I have lost the ability to write. I don't know what to say. I don't comment on any of your blogs and the guilt is getting to me. Sorry.
So here is a proper update:
Today my food intake has been non existent so far: I had a smoothie for breakfast and a smoothie for lunch. I told my parents that I had a Mcdonalds when I went shopping so I only have to have a small dinner, then off to the gym to purge and work out. What a fun day!
On fantastic news: Everything is going well with the boyfriend. He's fantastic :) :)
Shopping today was utterly miserable, I had a massive row with my parents before and stormed out. I tried on like 100000 dresses and they all looked terrible. My body looks huge at the moment, in the mirror it looked like it had been stretched, it's gross. Then I went off to the clinic, I get the results in 2 weeks..eek!

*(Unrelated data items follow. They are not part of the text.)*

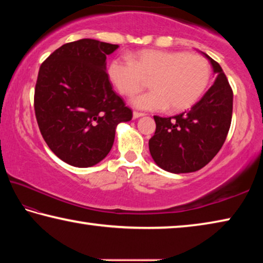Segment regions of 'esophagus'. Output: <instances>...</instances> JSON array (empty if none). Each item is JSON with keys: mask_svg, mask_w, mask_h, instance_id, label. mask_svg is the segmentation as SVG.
I'll use <instances>...</instances> for the list:
<instances>
[{"mask_svg": "<svg viewBox=\"0 0 263 263\" xmlns=\"http://www.w3.org/2000/svg\"><path fill=\"white\" fill-rule=\"evenodd\" d=\"M142 116H145L144 112H138V111H133V118H139V117H142Z\"/></svg>", "mask_w": 263, "mask_h": 263, "instance_id": "34e87169", "label": "esophagus"}]
</instances>
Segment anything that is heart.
<instances>
[{"instance_id":"1","label":"heart","mask_w":263,"mask_h":263,"mask_svg":"<svg viewBox=\"0 0 263 263\" xmlns=\"http://www.w3.org/2000/svg\"><path fill=\"white\" fill-rule=\"evenodd\" d=\"M209 61L199 54L181 51L144 50L133 59L119 57L109 66V77L119 92L133 96L151 80L153 90L132 100L142 110L173 111L190 108L199 99L210 79Z\"/></svg>"}]
</instances>
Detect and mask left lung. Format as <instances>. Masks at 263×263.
Wrapping results in <instances>:
<instances>
[{
    "mask_svg": "<svg viewBox=\"0 0 263 263\" xmlns=\"http://www.w3.org/2000/svg\"><path fill=\"white\" fill-rule=\"evenodd\" d=\"M211 62L216 81L193 108L174 117L154 116V136L148 141L155 163L180 174L203 168L219 152L232 121L233 91L220 65Z\"/></svg>",
    "mask_w": 263,
    "mask_h": 263,
    "instance_id": "obj_1",
    "label": "left lung"
}]
</instances>
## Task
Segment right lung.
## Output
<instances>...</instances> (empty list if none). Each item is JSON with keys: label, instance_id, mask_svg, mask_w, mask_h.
<instances>
[{"label": "right lung", "instance_id": "obj_1", "mask_svg": "<svg viewBox=\"0 0 263 263\" xmlns=\"http://www.w3.org/2000/svg\"><path fill=\"white\" fill-rule=\"evenodd\" d=\"M118 45L80 39L43 62L34 88V112L44 140L62 161L86 168L102 161L114 145L116 126L132 110L114 91L106 55Z\"/></svg>", "mask_w": 263, "mask_h": 263}]
</instances>
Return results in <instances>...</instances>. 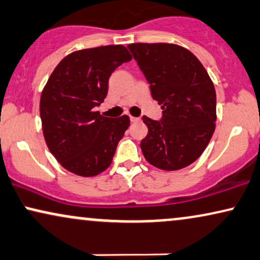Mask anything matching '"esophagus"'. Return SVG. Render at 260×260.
Returning <instances> with one entry per match:
<instances>
[{"instance_id":"34e87169","label":"esophagus","mask_w":260,"mask_h":260,"mask_svg":"<svg viewBox=\"0 0 260 260\" xmlns=\"http://www.w3.org/2000/svg\"><path fill=\"white\" fill-rule=\"evenodd\" d=\"M130 120H131V122H133V123H137V122H140V120H141V118L130 116Z\"/></svg>"}]
</instances>
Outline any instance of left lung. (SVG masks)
<instances>
[{
    "label": "left lung",
    "mask_w": 260,
    "mask_h": 260,
    "mask_svg": "<svg viewBox=\"0 0 260 260\" xmlns=\"http://www.w3.org/2000/svg\"><path fill=\"white\" fill-rule=\"evenodd\" d=\"M151 96L162 109L160 120L143 116L148 126L141 149L164 171L187 167L201 156L215 131L216 93L196 56L175 44H129Z\"/></svg>",
    "instance_id": "8db88e82"
}]
</instances>
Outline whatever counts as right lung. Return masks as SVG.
<instances>
[{"mask_svg": "<svg viewBox=\"0 0 260 260\" xmlns=\"http://www.w3.org/2000/svg\"><path fill=\"white\" fill-rule=\"evenodd\" d=\"M131 58L123 45L79 50L60 60L44 87V138L57 161L72 173L94 177L112 162L130 119L103 117L94 109L107 95L111 74Z\"/></svg>", "mask_w": 260, "mask_h": 260, "instance_id": "add662e5", "label": "right lung"}]
</instances>
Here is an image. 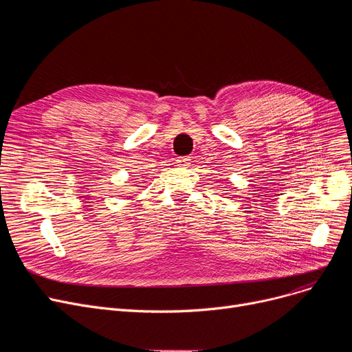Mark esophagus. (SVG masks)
<instances>
[{
	"label": "esophagus",
	"mask_w": 352,
	"mask_h": 352,
	"mask_svg": "<svg viewBox=\"0 0 352 352\" xmlns=\"http://www.w3.org/2000/svg\"><path fill=\"white\" fill-rule=\"evenodd\" d=\"M177 165L182 166V168H187V166L191 165V160L190 158H179V160H177Z\"/></svg>",
	"instance_id": "1"
}]
</instances>
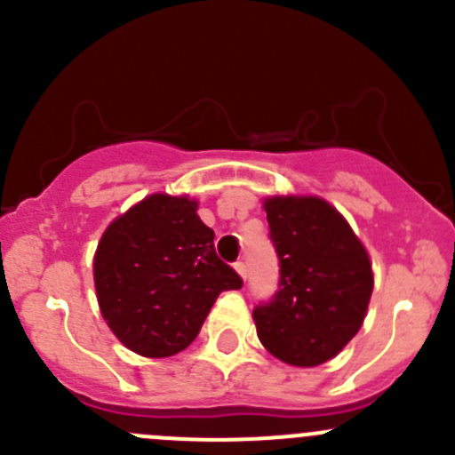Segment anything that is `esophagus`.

I'm trying to keep myself busy at the moment so I don't have too much time to think. Tomorrow I have a big family birthday and everyone is coming round, so the smiling mask will be on. After that I'm having coffee with my mentor, thank God, I need to speak to someone. (I'm falling to pieces, a second ago I thought I was going to burst into tears, then started laughing, then got really angry....what|??!??!) Anyway, got a few parties and nights out coming up, along with lots of gym time.
I'm coming up to a very scary week next week. I go away on my annual camp with church. Last year I ate 1 rhyvita a day and fainted and kept having panic attacks. Being back there is going to be challenging. My mind is already in the "starve for a week" mindset.
This post was very here and there, sorry.
Thank you so much for the comments, I'm so sorry that I'm not replying, I'll try harder.